Es passt ihnen nicht, dass ein Mann den Aufguss macht, schließlich ist doch Frauentag und man will unter sich sein. Es passt ihnen des Weiteren nicht, dass der Saunameister so wortkarg ist und nichts Genaueres zu der Duftnote gesagt hat (um welche Art Öl handelt es sich? was bewirkt es? welchen Aszendenten hat es?).
„Limone“ ist ihnen zu wenig, der Typ hingegen ist ihnen zu viel.

Herrje bzw.

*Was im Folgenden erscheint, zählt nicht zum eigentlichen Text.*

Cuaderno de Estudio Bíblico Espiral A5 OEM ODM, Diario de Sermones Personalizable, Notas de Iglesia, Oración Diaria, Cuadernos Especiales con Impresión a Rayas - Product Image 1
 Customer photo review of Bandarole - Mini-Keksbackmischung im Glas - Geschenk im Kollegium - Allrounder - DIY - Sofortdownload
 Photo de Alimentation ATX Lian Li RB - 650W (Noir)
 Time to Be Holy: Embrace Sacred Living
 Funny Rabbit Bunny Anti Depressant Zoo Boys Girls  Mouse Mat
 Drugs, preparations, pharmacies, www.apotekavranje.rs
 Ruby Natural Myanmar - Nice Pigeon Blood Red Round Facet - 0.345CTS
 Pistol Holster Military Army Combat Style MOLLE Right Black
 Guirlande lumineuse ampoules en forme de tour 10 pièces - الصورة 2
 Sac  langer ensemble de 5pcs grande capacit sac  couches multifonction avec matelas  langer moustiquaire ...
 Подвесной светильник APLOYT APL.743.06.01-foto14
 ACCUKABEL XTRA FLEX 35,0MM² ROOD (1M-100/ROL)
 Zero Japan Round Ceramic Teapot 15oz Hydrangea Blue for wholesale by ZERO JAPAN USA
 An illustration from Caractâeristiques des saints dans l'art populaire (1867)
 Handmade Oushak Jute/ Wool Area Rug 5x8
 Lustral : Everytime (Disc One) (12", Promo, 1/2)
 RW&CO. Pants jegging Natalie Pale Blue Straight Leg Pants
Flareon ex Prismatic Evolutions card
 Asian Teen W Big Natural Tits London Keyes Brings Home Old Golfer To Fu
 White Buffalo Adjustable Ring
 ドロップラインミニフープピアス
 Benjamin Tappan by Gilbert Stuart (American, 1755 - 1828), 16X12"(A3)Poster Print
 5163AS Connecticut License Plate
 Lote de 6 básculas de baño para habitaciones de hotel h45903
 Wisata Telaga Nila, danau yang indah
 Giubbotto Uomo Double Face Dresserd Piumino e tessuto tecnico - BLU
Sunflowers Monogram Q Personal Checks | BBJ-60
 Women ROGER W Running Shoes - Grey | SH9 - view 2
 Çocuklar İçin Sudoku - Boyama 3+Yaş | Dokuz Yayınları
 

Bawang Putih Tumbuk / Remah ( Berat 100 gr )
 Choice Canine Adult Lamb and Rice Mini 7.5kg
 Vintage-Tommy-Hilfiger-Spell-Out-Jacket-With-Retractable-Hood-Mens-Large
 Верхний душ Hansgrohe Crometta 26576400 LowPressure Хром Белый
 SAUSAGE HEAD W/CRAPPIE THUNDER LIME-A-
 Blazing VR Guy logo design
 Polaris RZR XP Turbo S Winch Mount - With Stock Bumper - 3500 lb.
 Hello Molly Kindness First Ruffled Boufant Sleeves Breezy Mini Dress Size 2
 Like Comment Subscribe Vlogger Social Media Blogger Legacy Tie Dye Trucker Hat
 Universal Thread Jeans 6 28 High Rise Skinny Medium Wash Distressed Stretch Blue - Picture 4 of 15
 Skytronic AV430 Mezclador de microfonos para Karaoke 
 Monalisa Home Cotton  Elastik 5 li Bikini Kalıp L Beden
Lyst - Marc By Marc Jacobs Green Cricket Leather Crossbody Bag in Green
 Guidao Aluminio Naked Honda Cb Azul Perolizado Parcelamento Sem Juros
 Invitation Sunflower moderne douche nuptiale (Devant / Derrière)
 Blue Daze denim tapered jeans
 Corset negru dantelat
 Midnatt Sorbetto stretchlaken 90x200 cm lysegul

Frauje!
Sollen die doch mal die Pappn halten und froh sein, dass da kein zartes Frauenzimmer sachte bis wirkungslos den Fächer herumschwenkt, sondern Achill himself diesen mit beiden Armen sehr kraftvoll und effizient rauf und runter bewegt (allein auf Bizeps & Trizeps eines Armes hätte mühelos der gesamte Trojanische Krieg in Wort und Bild Platz gehabt, stattdessen kann man Szenen der gesammelten Sagen des klassischen Altertums auf dem Rücken des Saunameisters bewundern – so gibt es gratis zum Schwitzen noch etwas Bildung dazu, kein Grund zum Meckern, wie ich finde).

Das Gemotze schraubt sich bei der zweiten Aufgussrunde parallel zur Raumtempreratur hoch, der Saunameister hört das natürlich, stellt sich aber taub und schöpft stoisch Kelle für Kelle aus seinem Holzkübel und verteilt danach – wedel, wedel, wedel – unbeirrt den Limonendampf in der Sauna. Seine Augen streifen dabei keinen einzigen der Frauenkörper, er beherrscht das perfekt, seinen Blick diskret irgendwo zwischen den Sanduhren an der Holzvertäfelung ins Nichts laufen zu lassen.

Kurz vor dem finalen Aufguss, mittlerweile hat die Hitze glatt ein paar Hennen zum Schweigen gebracht, wird er tatsächlich von einer direkt zu seinen Füßen sitzenden Frau angesprochen: „Jetzad song’S doch amoi: hobd’s ihr heid koa Frau do ghabt, die wo den Aufguss hätt macha kenna?“.

Achill wischt sich kurz mit dem Stoffende seines zusammengeknoteten Lendenschurzes den Schweiß von der Stirn, richtet seinen Blick in die Runde und entgegnet gelassen: „Schwätzet nicht, sondern schwitzet!“

Genial!
Aber außer mir lacht niemand über diese Bemerkung. Ich fühle mich endgültig fehl am Platz, erhebe mich von der Holzbank und gehe kalt duschen (und vermisse D., mit der ich eigentlich heute gemeinsam hätte Schwitzen gehen wollen, so dass ich nicht allein gewesen wäre in dieser Sphäre, man braucht da dringend eine gute Gesellschaft als Schutzschild, nächstes Mal aber dann!).